→ Extrait du texte
--------------------

Beaucoup de musiciens de musiques électroniques sont en retrait. On a ses amis, sa famille, parfois même son public, mais on n’a pas souvent l’occasion de se croiser, à part dans des sets de DJ’s. Collaborer sur des morceaux, c’est très rare. A un certain moment, je pense aussi que tout les grand concerts que j’ai pu faire ont du créer une espèce d’écran de fumée entre les raisons pour lesquelles je le faisais, la musique, et le résultat visuel qui a pu vampiriser mon activité principale. L’idée a germé et a muri à une époque où j’ai eu un passage personnel un peu compliqué, j’ai perdu mes deux parents (la Résistante France Péjot et le compositeur Maurice Jarre) et mon éditeur (Francis Dreyfus) pratiquement la même année. C'était une période difficile et, à un moment où l’on a l’air d’être connecté au monde avec Internet, mais dans lequel finalement on se sent de plus en plus isolé, j’avais envie de travailler sur un projet placé sous le signe du partage. Les musiciens de musiques électroniques sont assez solitaires, notre manière de travailler s’apparente à celle d’un peintre ou d’un écrivain dans un atelier, isolé dans son home studio. J’ai été très touché par l’accueil que chaque artiste m’a réservé. On a ouvert nos studios et partagé nos secrets.

--------------------

→ Informations affichées
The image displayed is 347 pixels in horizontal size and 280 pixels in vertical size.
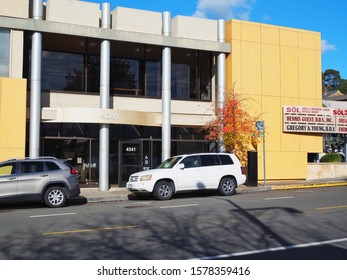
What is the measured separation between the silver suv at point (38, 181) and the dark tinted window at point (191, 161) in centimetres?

--------------------

→ Objectif
Relevez, dans l'extrait sur les musiciens de musiques électroniques, toutes les personnes dont la disparition est évoquée, en précisant pour chacune le rôle ou le lien indiqué.

→ Corrigé
- France Péjot, mère (la Résistante)
- Maurice Jarre, père (le compositeur)
- Francis Dreyfus, éditeur